- What to produce -
With pictures omitted, copy exactly the lines from the one containing "Building Photo - 1309 Chase Trail" through the end of the records below.

- Information supplied -
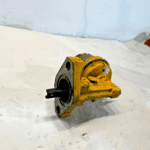 John Deere 6068 6.8L Fuel Lift Transfer Pump Sofabex RE517230 OEM - 45$ Picture 1 of 5 Picture 2 of 5 Picture 3 of 5 Picture 4 of 5 Picture 5 of 5 Picture 1 of 5 Picture 2 of 5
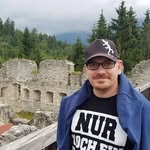 Kenneth Schindler - @kennethschindler - Instagram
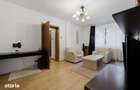 3 camere | Bucurestii Noi | Pajura | Jiului | Parcare | Boxa | Com 0% - 15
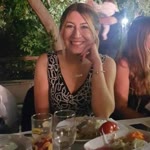 Özge
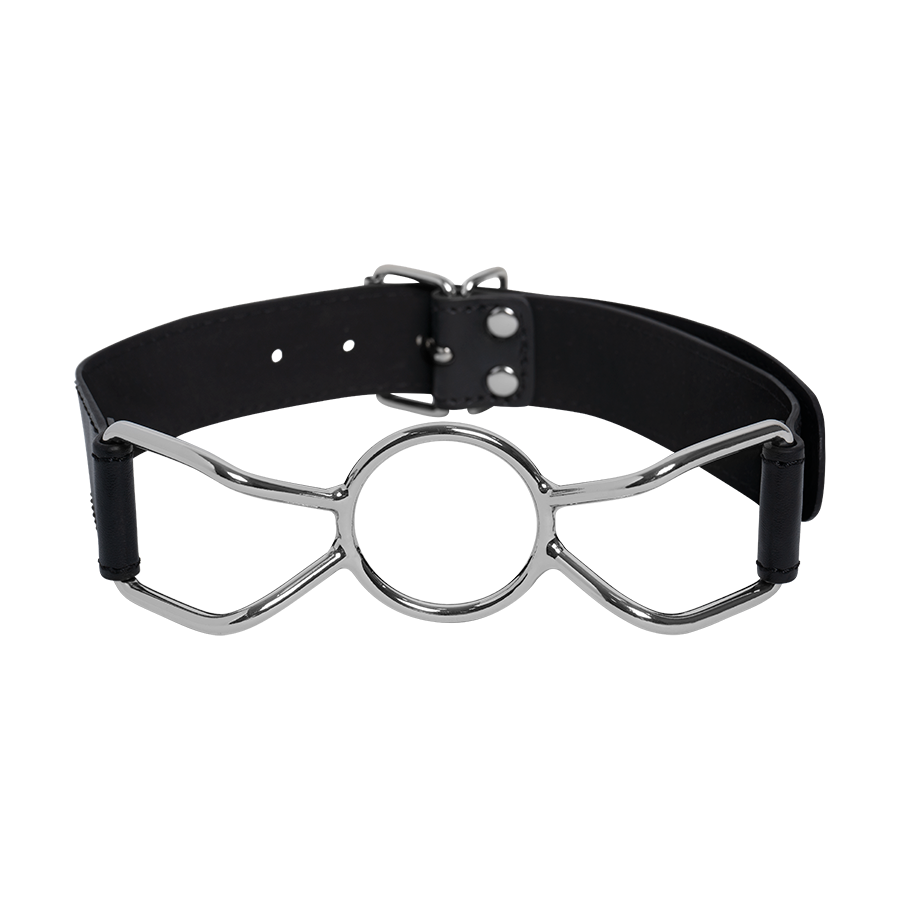 RING GAG TALLA M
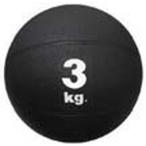 metisin мяч .tore тренировка KH-713metisin мяч B 3kg стоимость доставки разряд (*) (KNY) (Q41CD)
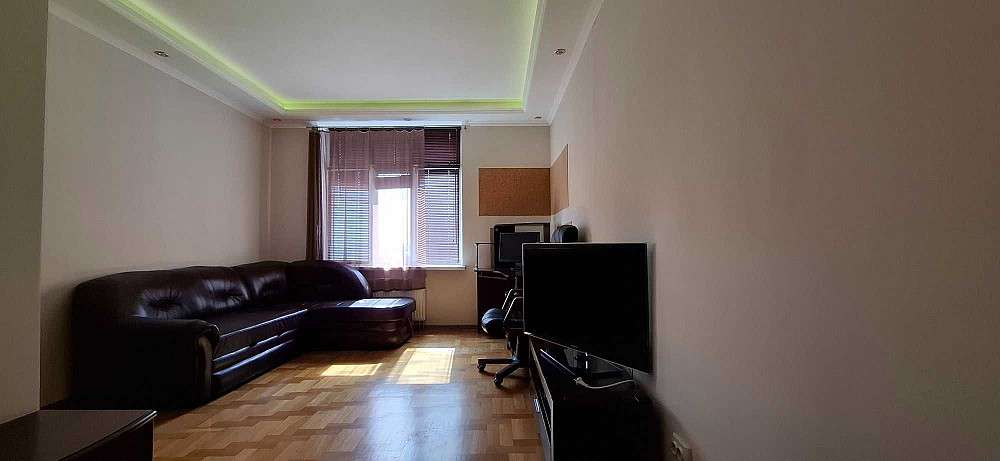 Оренда однокімнатної квартири пр-т Лобановського 4 Киев - изображение 3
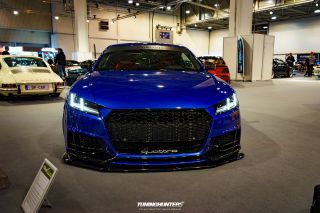 EMS23_Essen_Motor_Show_2023_1857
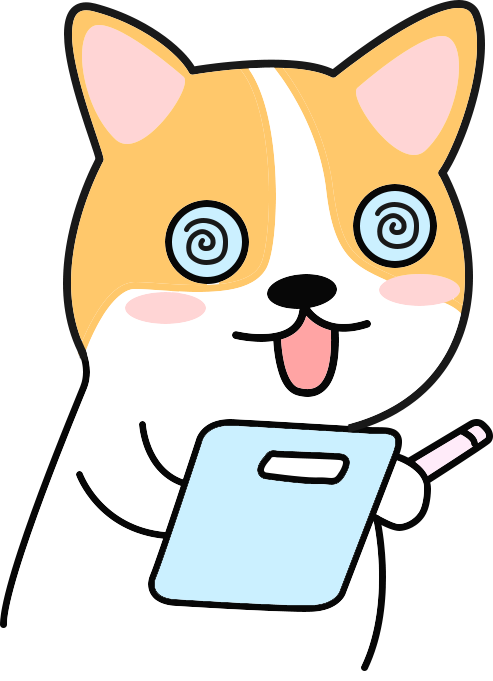 狗狗喝水太少会怎么样？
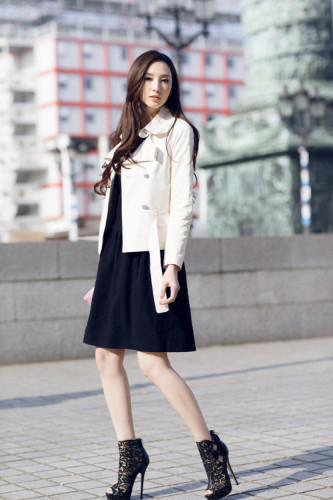 ��������b�Y������͸¶������(w��n)��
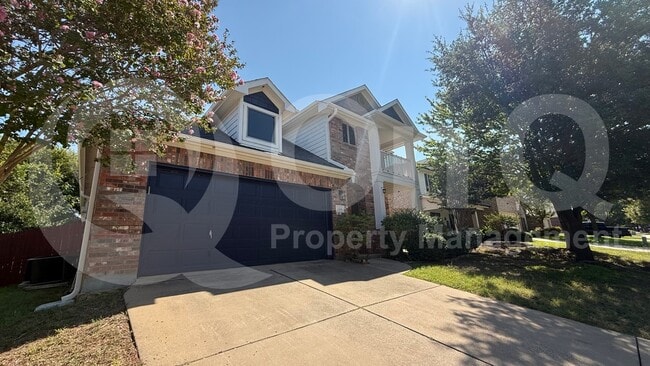 Building Photo - 1309 Chase Trail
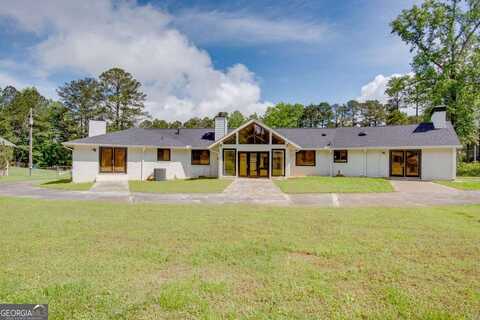 4700 Cascade, Atlanta, GA 30331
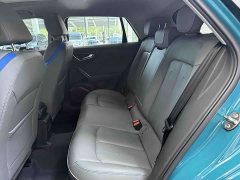 Audi Q2L 2022 35 TFSI Fashion Dynamic - ფოტო 15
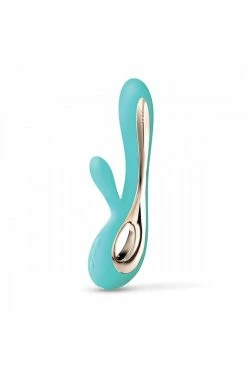 LELO Aqua Soraya 2 Vibrator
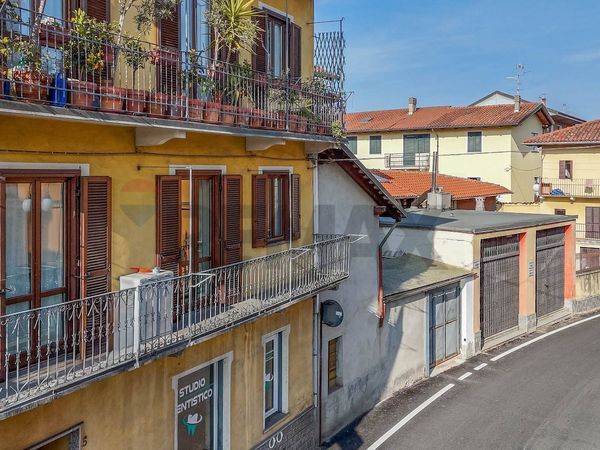 Appartamento Ponderano, BI Vendita - Foto 3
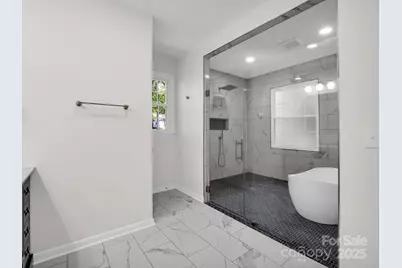 320 Country Club Acres None, Shelby, NC 28150 - Photo 32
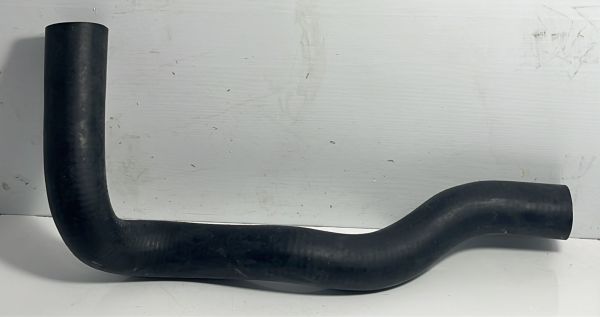 Radyatör Hortumu Carry Alt 90-97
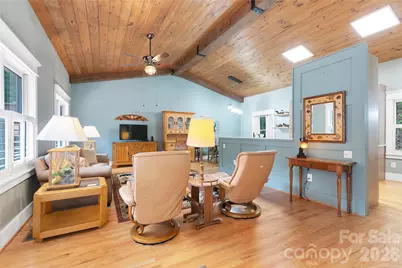 2 Duya Court, Brevard, NC 28712 - Photo 8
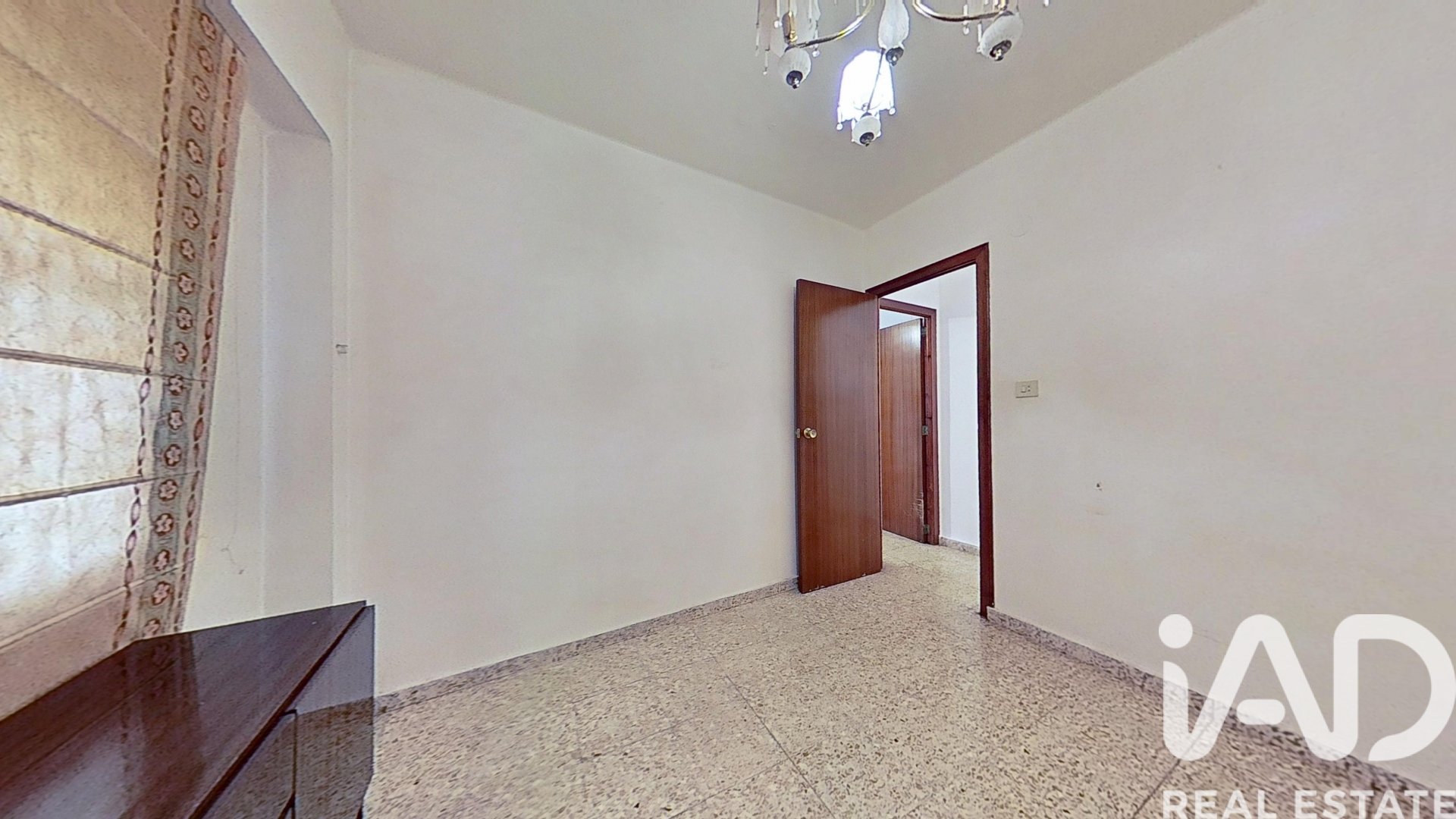 Apartament w Castellon de la Plana, Castellon, Hiszpania 136 mkw. nr 185069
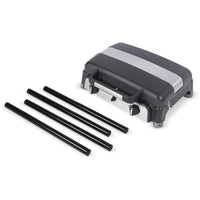 Broil King Porta-Chef Stove 220 920254 IMAGE 2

- Reply to the exercise -
 Building Photo - 1309 Chase Trail
 4700 Cascade, Atlanta, GA 30331
 Audi Q2L 2022 35 TFSI Fashion Dynamic - ფოტო 15
 LELO Aqua Soraya 2 Vibrator
 Appartamento Ponderano, BI Vendita - Foto 3
 320 Country Club Acres None, Shelby, NC 28150 - Photo 32
 Radyatör Hortumu Carry Alt 90-97
 2 Duya Court, Brevard, NC 28712 - Photo 8
 Apartament w Castellon de la Plana, Castellon, Hiszpania 136 mkw. nr 185069
 Broil King Porta-Chef Stove 220 920254 IMAGE 2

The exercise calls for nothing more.